Fear of Not Being Good Enough

When we came into the world as babies we were quite pleased with ourselves and did whatever we wanted to do. We slept when we were sleepy, cried when we were hungry or uncomfortable, and, when offered a nipple, sucked only if we wanted to suck. We had no notion of good or bad. We just were. Then society stepped in and said, ‘This won’t do. You are not satisfactory as you are. You have to be different.’

This all came as a terrible shock to us. We discovered that we were not masters of our own universe. There were greater powers out there and they were insisting that we had to be what they wanted us to be. We had to eat when they wanted and not just when we were hungry. We had to empty our bowels and bladder at the time and place they wanted and not just when we felt the need. We resented this interference, but we knew that the powers that demanded this from us were also the people on whom we depended for survival, and so we acquiesced. We became obedient, and, even more than that, we accepted our family’s definition of us as not being good enough and needing to improve.

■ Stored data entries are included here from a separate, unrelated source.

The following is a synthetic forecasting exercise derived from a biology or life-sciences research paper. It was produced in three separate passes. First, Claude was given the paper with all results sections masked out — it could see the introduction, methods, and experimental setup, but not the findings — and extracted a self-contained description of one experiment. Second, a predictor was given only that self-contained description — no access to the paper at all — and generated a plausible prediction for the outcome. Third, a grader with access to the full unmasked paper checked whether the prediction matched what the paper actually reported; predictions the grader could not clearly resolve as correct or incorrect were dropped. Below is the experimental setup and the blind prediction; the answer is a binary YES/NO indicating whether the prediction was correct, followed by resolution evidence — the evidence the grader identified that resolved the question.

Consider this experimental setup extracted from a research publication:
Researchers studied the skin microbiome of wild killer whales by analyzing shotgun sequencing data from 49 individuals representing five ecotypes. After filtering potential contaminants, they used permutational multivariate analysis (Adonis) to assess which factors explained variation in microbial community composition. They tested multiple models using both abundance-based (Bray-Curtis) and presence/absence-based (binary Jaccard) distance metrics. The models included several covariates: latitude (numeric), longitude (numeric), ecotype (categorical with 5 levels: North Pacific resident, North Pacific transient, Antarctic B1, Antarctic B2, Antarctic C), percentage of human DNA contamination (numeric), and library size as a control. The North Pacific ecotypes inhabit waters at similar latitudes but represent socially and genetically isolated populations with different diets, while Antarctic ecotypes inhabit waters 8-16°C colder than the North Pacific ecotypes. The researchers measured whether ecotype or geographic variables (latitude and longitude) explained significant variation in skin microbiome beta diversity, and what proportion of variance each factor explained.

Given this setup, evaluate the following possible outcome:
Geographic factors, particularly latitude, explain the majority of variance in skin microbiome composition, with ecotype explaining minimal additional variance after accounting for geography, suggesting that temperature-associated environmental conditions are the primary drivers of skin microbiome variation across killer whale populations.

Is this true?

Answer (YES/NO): NO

Having accepted this as a child, we moved into adult life fearing that we were still not good enough and ready to react with shame and guilt whenever some parental figure chided us for not doing well enough. The editor of Good Housekeeping saw nothing wrong with writing, ‘The other visual treat is the second in our series of Norman Parkinson spectaculars photographed in Tobago. This time it’s summer evening clothes - silky, slinky, sexy numbers. The models look wonderful, very Fifties, very Parkinson and should inspire many of us to take stock and try a little harder.’ 6This was written in 1985, but women’s magazines have not changed, except to increase the range of matters in which women must try harder. It is not enough for a woman to look beautiful and wear beautiful clothes. She must also have a successful career, have a great social life, and be the perfect mother, cook and lover. Women readers react by making an even greater effort to lose weight or else sink deeper into a feeling of inadequacy and despair.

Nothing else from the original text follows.